Em suma, cada performance do DEDO é única - raramente os integrantes a
reproduzem uma segunda vez. Mais do que o fruto de três mentes compulsivas e
muita dedicação, um presente ao público, que faz parte daquele momento junto ao
trio. Mesmo com a distancia de uma ponte aérea, acompanhei com interesse ao
amadurecimento do trio, com toda a proximidade que o pós-internet permite.
“DEDOS são membros que nascem na palma da mão ou do pé. São
divididos entre si e tem unhas.”. De fato, os dedos são divididos quando
analisamos um por um, individualmente. Porém, ao olharmos para a mão (ou um
pé), o que vemos é uma unidade. Trata-se
de um conceito minuciosamente pensado pelo trio, que reflete diretamente no
aspecto sonoro e visual. Majoritariamente, bandas e projetos são
formados por artistas com visões diferentes, mas complementares. Não foram
poucas as vezes em que chorei de ódio durante um ensaio ou que bati o telefone
na cara de um colega de banda. Tenho histórias pavorosas, que falam muito mais
de mim mesmo do que eu gostaria. E do equilíbrio entre as diferenças nasceram
muitos dos trabalhos que produzi em grupo até então. Falo tudo isso porque uma
das coisas que mais me chama a atenção no DEDO é a preocupação com a unidade,
algo que vai muito além das roupas pretas que o trio invariavelmente usa. Gosto
do modus operandi mecânico e minucioso, da preocupação técnica em poder
reproduzir uma mesma peça de trás para frente, da maneira mais fiel possível. Esse tipo de afinidade não vem do nada, e não
me surpreendeu saber que os três
conduzem suas atividades extramusicais
em um mesmo ambiente, sentados em uma mesma mesa. Mesmo com o convívio
constante, arrisco dizer que esse senso de unidade relaciona-se mais a uma
preocupação conceitual - que orienta em definitivo o direcionamento do grupo
- do que qualquer outro campo de relação
puramente humana.
Divido a relação entre música e sensibilidade em duas
categorias: as músicas que me fazem sentir vivo e as músicas que parecem criar
vida própria. Lembro de ouvir a “Pow R Toc H’ aos 19 anos e ficar obcecado pelo
Piper at the Gates of Dawn, reproduzindo o álbum exaustivamente em diferentes
caixas e aparelhos de som. Foi um pavor gostoso sentir que “havia algo ali”. De
lá pra cá, tornei a experimentar essa sensação em alguns discos que trouxeram a
tona essa mesma mistura entre satisfação e medo irracional.
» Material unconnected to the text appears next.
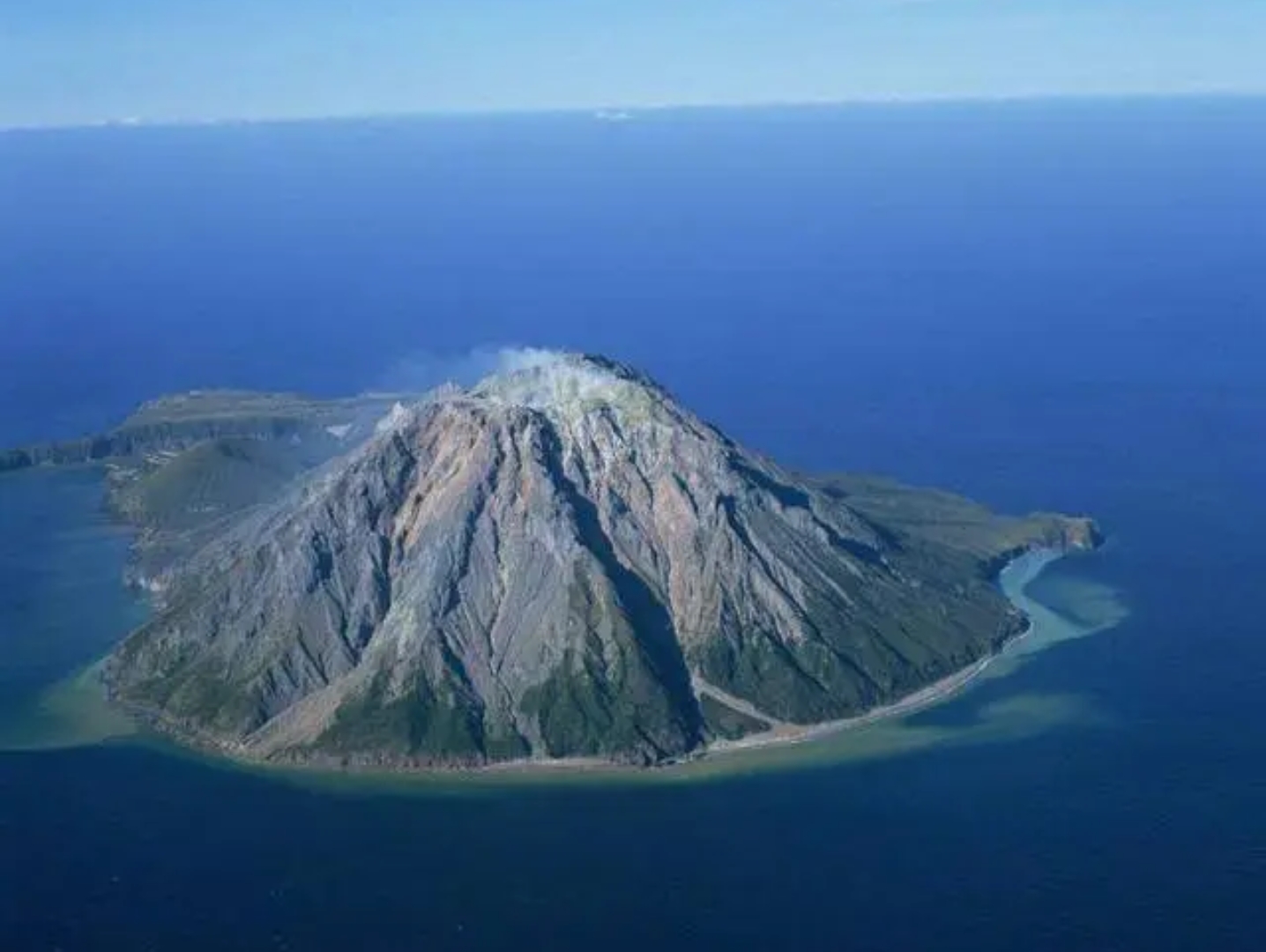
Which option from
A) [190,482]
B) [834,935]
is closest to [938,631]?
[834,935]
Não há variação de
intensidade, trata-se de um estado pleno, que não dá qualquer indício de que
está por vir. Gosto da sensação de desligar um disco por estar “passando mal”,
trata-se de uma fraqueza ou vulnerabilidade que eu me dou ao direito de ter. E
foi com muita felicidade que revivi essa sensação na última performance do trio
que eu tive a oportunidade de assistir (Ao vivo no CCSP). Gosto da maneira como
a “música de contato” do DEDO se assemelha a um organismo vivo, que parece
sentir fome e se alimentar. É algo grande, que se permite sentir, mas que não
se deixa ver. Cada clique ou estalo que emana do PA tem uma forte carga de
movimento. Não sei ao certo do que estamos falando, tudo o que eu sei é que é
grande, tem vértebras e ESTÁ VIVO.
Esse sopro de vida, tão presente nas performances ao vivo,
se faz presente no improviso livre de 2x c32, mesmo que de forma mais contida.
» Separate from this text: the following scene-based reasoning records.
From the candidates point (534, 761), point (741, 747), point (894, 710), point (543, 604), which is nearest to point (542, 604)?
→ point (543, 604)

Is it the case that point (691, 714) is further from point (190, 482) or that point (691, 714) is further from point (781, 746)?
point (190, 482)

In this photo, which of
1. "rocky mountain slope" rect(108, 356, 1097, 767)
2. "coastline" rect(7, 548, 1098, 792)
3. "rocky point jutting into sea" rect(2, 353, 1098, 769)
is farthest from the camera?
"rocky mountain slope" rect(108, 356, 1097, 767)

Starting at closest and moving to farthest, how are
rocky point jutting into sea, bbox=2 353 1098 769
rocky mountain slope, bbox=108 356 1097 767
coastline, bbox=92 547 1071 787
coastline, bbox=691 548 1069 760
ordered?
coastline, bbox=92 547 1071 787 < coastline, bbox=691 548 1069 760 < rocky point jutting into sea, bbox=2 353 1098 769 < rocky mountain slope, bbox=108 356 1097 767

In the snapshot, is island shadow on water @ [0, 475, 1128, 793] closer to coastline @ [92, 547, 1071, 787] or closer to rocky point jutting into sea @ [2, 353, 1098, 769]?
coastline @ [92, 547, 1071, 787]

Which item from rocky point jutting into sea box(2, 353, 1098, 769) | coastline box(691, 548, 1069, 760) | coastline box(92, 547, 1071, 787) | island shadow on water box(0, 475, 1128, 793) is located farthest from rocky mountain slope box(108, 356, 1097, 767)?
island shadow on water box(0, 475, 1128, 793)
Em tempo, trata-se de uma sessão gravada na Comuna , para a gravação de um
piloto para a TV idealizado por Paula Galtan. Um registro importante para a
carreira dos DEDOS, mas que não substitui de forma alguma a apresentação ao
vivo, sendo uma puramente complementar a
outra. Como eu disse anteriormente, nenhum trabalho ou apresentação do DEDO é
descartável, da mesma forma que nenhum trabalho ou apresentação parece ter qualquer ambição de superar a que
antecede. Unidade é a palavra de ordem. A obra já nasce pronta, e todo live
morre ali. A gravação, masterização e mixagem ficaram a carga do amigo Sávio de
Queiroz, junto a Alexandre Goulart.
Diferentes possibilidades:
quem adquiriu o cassette duplo 2x c32 se deu conta de que os artistas
não confinaram o álbum a uma ordem pré-estabelecida, permitindo ao ouvinte experimentar uma série
de combinações. O conteúdo de cada um
dos quatro lados é bem uniforme, eu mesmo experimentei umas três combinações diferentes,
todas com resultados bem satisfatórios.